=== Dataset entries ===

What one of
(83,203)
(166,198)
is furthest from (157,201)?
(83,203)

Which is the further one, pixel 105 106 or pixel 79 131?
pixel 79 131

===

What needs to be done – Copy the material above word for word, keeping every line and its line breaks as they appear.

Correct output –
What one of
(83,203)
(166,198)
is furthest from (157,201)?
(83,203)

Which is the further one, pixel 105 106 or pixel 79 131?
pixel 79 131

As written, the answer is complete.